Extrait ->
◆ ◆ ◆ ◆ ◆ ◆ ◆

Au mois de juillet 1963 paraît dans la revue Ercilla un entretien avec Enrique Lafourcade[5] réalisé par Palazuelos lui-même, sous le titre de Regresa capitán de polémica generación. Dans l’entretien, Lafourcade reconnaît que les représentants les plus remarquables de la Generación del 50 sont Armando Cassigoli, María Elena Gertner, José Donoso, Pablo García, Enrique Lihn, Enrique Moleto, Claudio Giaconi, José Manuel Vergara, Jaime Laso[6], Palazuelos lui demande s’il a lu ou s’il a entendu parler d’autres auteurs rénovateurs de la littérature chilienne. Lafourcade répond :

« Oui. J’ai lu quelque chose dans la revue Ercilla sur ce que Pepe Donoso appelle la ‘Novísima generación’. L’adjectif “novísima” n’est guère heureux. C’est comme une association d’écrivains inédits, association condamnée à mort par ses propres statuts à mesure qu’ils accomplissent leurs objectifs. » (Toux discrète du rédacteur. Il faut changer de sujet pour rester serein.)

(Palazuelos 1963a)

Bien sûr, Lafourcade n’avait rien lu de son intervieweur et il ne savait absolument pas que celui-ci faisait partie de cette génération « condamnée à mort ».

Peut-être le long silence sur Palazuelos est-il dû au fait que son écriture dépassa les attentes d’une critique peu habituée à la profondeur de l’autoréflexivité, aux gestes irrévérencieux et à la discontinuité d’une tessiture jamais entendue. Par chance, car encore une fois il ne s’agissait que d’une question de temps, au mois de juillet dernier, Editorial Cuneta réédita ses deux antiromans, préfacés par Roberto Gac (connu aussi sous le pseudonyme de Juan Almendro (1983) (1985)) auteur résidant en France et qui fut l’ami très proche de Palazuelos[7]. Cet article exprime, d’une part, la volonté de redonner vie à une figure notable de la littérature chilienne et, d’autre part, la reconnaissance croissante d’une écriture intense, rebelle et contestataire des règles rigides traditionnelles. Comme dans le film de Robert Bresson, le condamné à mort est en train d’échapper à son destin (1956).

L’accueil de l’antiroman palazuelien

Même si la problématique de la détermination des genres littéraires théoriques et historiques est ancienne, celle-ci semble revigorée par les hybridations générées par notre époque contemporaine. Les avant-gardes artistiques se situent depuis toujours dans un discours oppositionnel et de rupture avec plusieurs aspects dont la modernité était (et continue à être) redevable. Ainsi, l’antipathie face à l’héritage culturel se manifestait souvent à travers des voix qui, de leur tribune, appelaient à être antibourgeois. Cependant, le paradoxe se trouve dans le fait que cette opposition se faisait à partir de la bourgeoisie elle-même. Son but était de faire face à la tradition, mais en la parasitant. Le roman fait partie, évidemment, de cette tradition.

◆ ◆ ◆ ◆ ◆ ◆ ◆

Données fournies ->

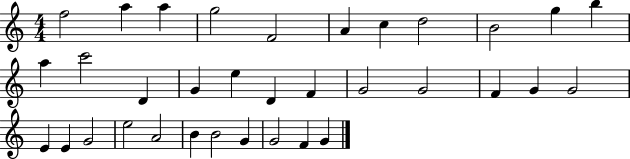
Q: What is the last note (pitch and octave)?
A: G4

◆ ◆ ◆ ◆ ◆ ◆ ◆

Objectif ->
D'après l'extrait, indiquez s'il vous plaît qui a préfacé les deux antiromans réédités par Editorial Cuneta. Vous n'avez pas besoin des données.

Réponse ->
Roberto Gac, connu aussi sous le pseudonyme de Juan Almendro.